= Beginning of Section =
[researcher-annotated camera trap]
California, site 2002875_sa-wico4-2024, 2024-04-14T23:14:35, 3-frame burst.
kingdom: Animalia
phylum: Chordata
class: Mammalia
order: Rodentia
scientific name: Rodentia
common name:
= End of Section =
What the task asks>
From the line that contains "kingdom: Animalia" to the last line of the data, write out each line exactly and add nothing.

Result>
kingdom: Animalia
phylum: Chordata
class: Mammalia
order: Rodentia
scientific name: Rodentia
common name:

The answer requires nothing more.